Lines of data
──────────

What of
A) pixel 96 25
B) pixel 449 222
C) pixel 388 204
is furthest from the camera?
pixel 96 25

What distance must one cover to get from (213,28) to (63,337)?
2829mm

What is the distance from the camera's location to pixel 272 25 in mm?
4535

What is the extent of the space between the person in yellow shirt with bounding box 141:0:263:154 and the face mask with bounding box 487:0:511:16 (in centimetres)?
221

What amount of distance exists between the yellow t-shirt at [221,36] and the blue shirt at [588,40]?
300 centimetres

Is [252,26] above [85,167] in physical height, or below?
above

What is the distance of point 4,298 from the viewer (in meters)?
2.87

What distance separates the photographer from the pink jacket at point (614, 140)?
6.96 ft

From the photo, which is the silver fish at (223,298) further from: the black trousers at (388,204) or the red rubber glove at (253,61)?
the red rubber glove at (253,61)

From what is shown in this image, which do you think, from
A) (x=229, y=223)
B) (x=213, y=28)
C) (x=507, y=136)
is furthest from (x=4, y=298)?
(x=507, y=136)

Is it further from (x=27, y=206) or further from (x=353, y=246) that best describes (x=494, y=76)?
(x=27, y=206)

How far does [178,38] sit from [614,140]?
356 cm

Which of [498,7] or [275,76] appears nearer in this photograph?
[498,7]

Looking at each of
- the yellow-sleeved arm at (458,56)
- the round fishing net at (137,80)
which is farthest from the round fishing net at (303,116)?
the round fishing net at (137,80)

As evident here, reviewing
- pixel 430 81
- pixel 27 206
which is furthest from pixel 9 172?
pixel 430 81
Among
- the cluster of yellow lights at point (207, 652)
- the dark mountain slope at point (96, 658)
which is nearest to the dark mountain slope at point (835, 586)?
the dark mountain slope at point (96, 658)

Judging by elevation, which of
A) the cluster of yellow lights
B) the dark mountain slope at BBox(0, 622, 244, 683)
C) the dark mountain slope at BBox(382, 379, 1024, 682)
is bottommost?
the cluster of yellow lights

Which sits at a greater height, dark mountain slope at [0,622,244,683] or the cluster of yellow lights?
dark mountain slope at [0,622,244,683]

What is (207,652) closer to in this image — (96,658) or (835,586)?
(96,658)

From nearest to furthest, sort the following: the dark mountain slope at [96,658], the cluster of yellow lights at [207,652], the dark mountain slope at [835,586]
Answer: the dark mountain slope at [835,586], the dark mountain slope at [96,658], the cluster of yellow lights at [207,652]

──────────

Problem to work on = Repeat every line of the data above word for word.

Response for this exercise =
What of
A) pixel 96 25
B) pixel 449 222
C) pixel 388 204
is furthest from the camera?
pixel 96 25

What distance must one cover to get from (213,28) to (63,337)?
2829mm

What is the distance from the camera's location to pixel 272 25 in mm?
4535

What is the extent of the space between the person in yellow shirt with bounding box 141:0:263:154 and the face mask with bounding box 487:0:511:16 (in centimetres)?
221

What amount of distance exists between the yellow t-shirt at [221,36] and the blue shirt at [588,40]?
300 centimetres

Is [252,26] above [85,167] in physical height, or below?
above

What is the distance of point 4,298 from the viewer (in meters)?
2.87

What distance separates the photographer from the pink jacket at point (614, 140)?
6.96 ft

From the photo, which is the silver fish at (223,298) further from: the black trousers at (388,204) or the red rubber glove at (253,61)?
the red rubber glove at (253,61)

From what is shown in this image, which do you think, from
A) (x=229, y=223)
B) (x=213, y=28)
C) (x=507, y=136)
is furthest from (x=4, y=298)?
(x=507, y=136)

Is it further from (x=27, y=206) or further from (x=353, y=246) that best describes (x=494, y=76)?
(x=27, y=206)

How far does [178,38] sit from [614,140]?
356 cm

Which of [498,7] or [275,76] appears nearer in this photograph?
[498,7]

Looking at each of
- the yellow-sleeved arm at (458,56)
- the round fishing net at (137,80)
which is farthest from the round fishing net at (303,116)?
the round fishing net at (137,80)

As evident here, reviewing
- pixel 430 81
- pixel 27 206
which is furthest from pixel 9 172?
pixel 430 81
Among
- the cluster of yellow lights at point (207, 652)
- the dark mountain slope at point (96, 658)
which is nearest to the dark mountain slope at point (835, 586)?
the dark mountain slope at point (96, 658)

Judging by elevation, which of
A) the cluster of yellow lights
B) the dark mountain slope at BBox(0, 622, 244, 683)
C) the dark mountain slope at BBox(382, 379, 1024, 682)
is bottommost?
the cluster of yellow lights

Which sits at a greater height, dark mountain slope at [0,622,244,683] or the cluster of yellow lights?
dark mountain slope at [0,622,244,683]

What is (207,652) closer to in this image — (96,658) or (835,586)?
(96,658)

From nearest to furthest, sort the following: the dark mountain slope at [96,658], the cluster of yellow lights at [207,652], the dark mountain slope at [835,586]
Answer: the dark mountain slope at [835,586], the dark mountain slope at [96,658], the cluster of yellow lights at [207,652]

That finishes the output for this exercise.